— START OF Supplied passage —

Klarna is not planning layoffs. But as people depart voluntarily, the CEO said he expects the size of the company to shrink over time. AI is "a threat to a lot of jobs" across the economy, he added.
The company is also using AI to handle disputes between buyers and sellers, which Siemiatkowski said has saved the company 60,000 hours on an annual basis on customer service time. He claimed the experience was better for customers as well. "Those disputes are getting resolved much more quickly," Siemiatkowski said. "They're getting much higher quality answers, and the whole process for them is taking less time."
Siemiatkowski's motivation for diving head first into AI is not hard to parse. He has said he always wanted to build a "trillion dollar type of company" and for a time, Klarna was momentarily considered Europe's most valuable startup after SoftBank estimated it was worth $46 billion.
The company has since turned the first quarterly profit in years and is preparing to go public in the near future. It's worth noting that Wall Street cannot get enough of AI, meaning that any company willing to bet its future on the technology has a better chance of riding the current market's hype train.
Klarna is not the only company that is turning to AI to replace human workers. In May, the CEO of IBM told Bloomberg that the company was pausing hiring for roles that it believed could be replaced by AI in coming years. While in April, Dropbox announced it was slicing its workforce by 16%, or 500 employees, blaming AI for forcing a shift in strategies.

— END OF Supplied passage —
— START OF Material —

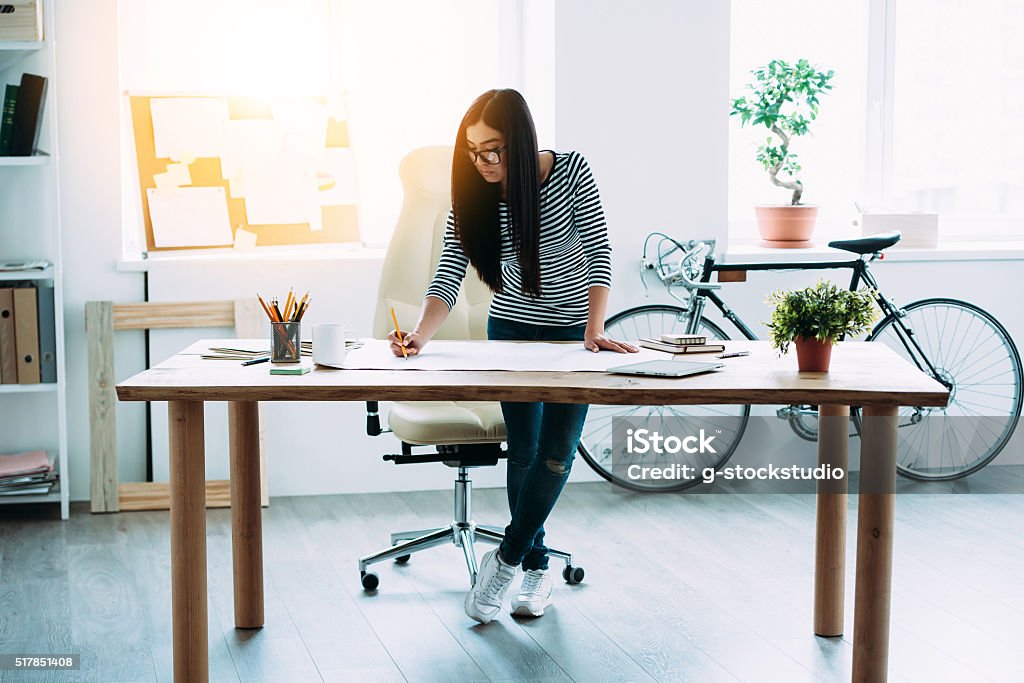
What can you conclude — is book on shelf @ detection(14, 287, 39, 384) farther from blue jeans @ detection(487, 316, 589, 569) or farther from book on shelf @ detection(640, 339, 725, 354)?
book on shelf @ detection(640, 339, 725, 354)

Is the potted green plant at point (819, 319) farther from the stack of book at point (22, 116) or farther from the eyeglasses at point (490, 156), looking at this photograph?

— END OF Material —
— START OF Material —

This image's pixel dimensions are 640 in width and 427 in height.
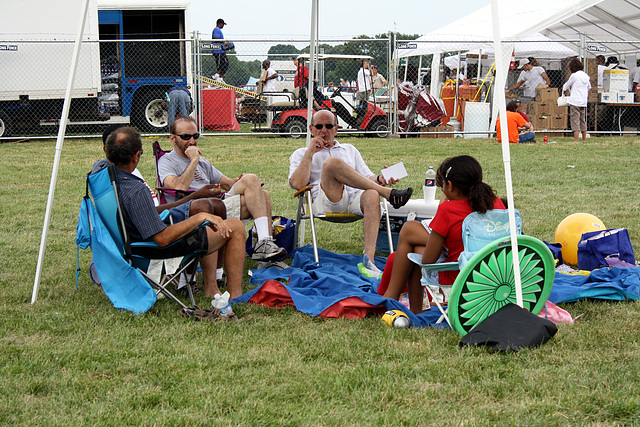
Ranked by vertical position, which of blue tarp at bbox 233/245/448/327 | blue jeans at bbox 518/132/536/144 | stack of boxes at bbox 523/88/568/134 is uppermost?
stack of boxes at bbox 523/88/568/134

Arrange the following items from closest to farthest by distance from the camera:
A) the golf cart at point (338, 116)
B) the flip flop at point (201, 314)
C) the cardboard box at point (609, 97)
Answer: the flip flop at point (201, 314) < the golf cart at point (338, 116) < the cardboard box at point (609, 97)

— END OF Material —

**What the task asks:** Please state how many hours of customer service time per year, according to the article on Klarna and AI, the company has saved by using AI to handle disputes between buyers and sellers. The two blocks of rows are separate material and have no connection to the article on Klarna and AI.

**Exercise answer:** 60,000 hours a year.